Bei Personen mit schwach ausgeprägter Enzymtätigkeit wird MDMA nur sehr langsam abgebaut, so dass MDMA länger auf die Leberzellen einwirkt und diese dadurch stärker schädigen kann. Ist die Enzymtätigkeit in der ersten Stufe des MDMA-Abbaus hingegen besonders stark ausgeprägt, steigt der Level an giftigen Zwischenprodukten, weil der weitere Abbau in Stufe zwei nicht hinterherkommt.
Häufig kommt beim Ecstasykonsum noch ein weiterer Faktor hinzu, der zur Leberschädigung beiträgt. Das Fachwort lautet Hyperthermie. Es bezeichnet eine erhöhte Körpertemperatur, die mitunter lebensbedrohlich sein kann. Die Leber kann mit leicht erhöhter Körpertemperatur noch umgehen. Studien haben jedoch aufzeigen können, dass Leberzellen empfindlicher auf steigende Körpertemperaturen reagieren und früher absterben, wenn sie unter dem Einfluss von MDMA stehen.
Das Risiko einer Hyperthermie ist insbesondere dann erhöht, wenn Ecstasykonsumierende sich körperlich anstrengen, beispielsweise durch Tanzen. Auch der Aufenthalt in engen Räumen mit vielen anderen Menschen oder bei einer hohen Umgebungstemperatur erhöhen das Risiko für eine gefährliche Hyperthermie. Das alles sind Bedingungen wie sie beim Partyfeiern nicht untypisch sein dürften.
MDMA trägt allerdings auch direkt zur Hyperthermie bei, insbesondere durch eine verstärkte Ausschüttung des Hormons Noradrenalin. Noradrenalin bewirkt eine Engstellung der Blutbahnen, mit der Folge, dass die Abfuhr der Körperwärme vermindert ist. MDMA fördert auch die Ausschüttung von Serotonin. Der Botenstoff Serotonin ist maßgeblich für die schönen Gefühle beim Ecstasykonsum verantwortlich, und ist darüber hinaus an der Regulation der Körpertemperatur beteiligt. Im Extremfall kann ein Serotonin-Syndrom ausgelöst werden, das lebensbedrohlich sein kann.

________________________

_ZIEL DER ÜBUNG_
Sag zu jeder Aussage mit Ja oder Nein, ob sie zum Textauszug passt, und zitiere dazu wörtlich die Worte aus dem Textauszug, die den Ausschlag geben. (a) Wenn die Enzyme nur schwach arbeiten, wird MDMA sehr langsam abgebaut. (b) Noradrenalin macht die Blutbahnen weiter. (c) Wer beim Ecstasykonsum tanzt, hat ein höheres Risiko für eine Hyperthermie.

_GEGEBENE DATEN_
________________________

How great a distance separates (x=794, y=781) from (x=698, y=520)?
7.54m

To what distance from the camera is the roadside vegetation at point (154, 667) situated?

________________________

_PLATZ FÜR ANTWORT_
(a) Ja: „Bei Personen mit schwach ausgeprägter Enzymtätigkeit wird MDMA nur sehr langsam abgebaut“
(b) Nein: „Noradrenalin bewirkt eine Engstellung der Blutbahnen“
(c) Ja: „Das Risiko einer Hyperthermie ist insbesondere dann erhöht, wenn Ecstasykonsumierende sich körperlich anstrengen, beispielsweise durch Tanzen.“